▶ _Text excerpt_

*** Begin section ***

Last October, Christina Assi, a 28-year-old photojournalist for Agence France-Presse, took a selfie against the sunset and WhatsApped it to her mother. “Be careful,” her mother replied.

Assi and some colleagues had driven to the border in southern Lebanon to cover artillery clashes between Israel and Hezbollah. Wearing protective helmets and blue flak jackets that said “PRESS” in large white letters, they set up on an exposed hill a good distance away from the smears of smoke on the horizon. Drones buzzed overhead. Suddenly, a tank shell struck right next to Assi’s position, killing her friend and colleague Issam Abdallah, a 37-year-old videographer for Reuters. The force of the impact slammed Assi into the dirt and pelted her with shrapnel.

“What happened?” she screamed. “What happened? I can’t feel my legs.” Nearly all of her right calf and half of her left calf had been blown off. Within a minute, another shell struck the Al-Jazeera car, and it erupted in gassy, billowing flames.

By the time Assi arrived at the American University of Beirut Medical Center, it was past midnight, and doctors assessed her chance of survival at 50 percent. A hospital near the border had already staked a fixator, a long metal rod with steel prongs on either end, into her leg to stabilize the bone and help control the bleeding.

Fady Haddad, the university’s head of vascular surgery, and his team painstakingly repaired and reconnected the damaged blood vessels, but 48 hours later, they had inexplicably clotted and failed. Haddad performed three more operations, but again and again the vessels failed. The reason became clear: Microbes were feasting on Assi’s necrotic flesh. Despite aggressive debridement — daily surgical scrapings of her wounds to clean out the infection — and expensive medications, the tissues in her leg grayed at the edges. The hospital’s microbiology lab identified three possible culprits: two bacteria and a fungus, a mucormycete mold. But as the infections kept worsening in spite of medication, one of Assi’s infectious-disease doctors, Souha Kanj, suspected there might be yet another fungal pathogen at play.

*** End section ***

▶ _Task item 1_
In the Christina Assi passage, reproduce the text starting at "Fady Haddad, the" and ending at "pathogen at play.", replacing "expensive" with "costly".
▶ _Task item 2_
List every person named in the Christina Assi passage.

▶ _Data section_
*** Begin section ***

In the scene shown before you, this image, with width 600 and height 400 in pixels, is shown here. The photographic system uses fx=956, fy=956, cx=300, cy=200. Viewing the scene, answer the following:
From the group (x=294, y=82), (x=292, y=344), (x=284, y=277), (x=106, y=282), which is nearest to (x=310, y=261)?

*** End section ***

▶ _Response area 1_
Fady Haddad, the university’s head of vascular surgery, and his team painstakingly repaired and reconnected the damaged blood vessels, but 48 hours later, they had inexplicably clotted and failed. Haddad performed three more operations, but again and again the vessels failed. The reason became clear: Microbes were feasting on Assi’s necrotic flesh. Despite aggressive debridement — daily surgical scrapings of her wounds to clean out the infection — and costly medications, the tissues in her leg grayed at the edges. The hospital’s microbiology lab identified three possible culprits: two bacteria and a fungus, a mucormycete mold. But as the infections kept worsening in spite of medication, one of Assi’s infectious-disease doctors, Souha Kanj, suspected there might be yet another fungal pathogen at play.

▶ _Response area 2_
Christina Assi, Issam Abdallah, Fady Haddad, Souha Kanj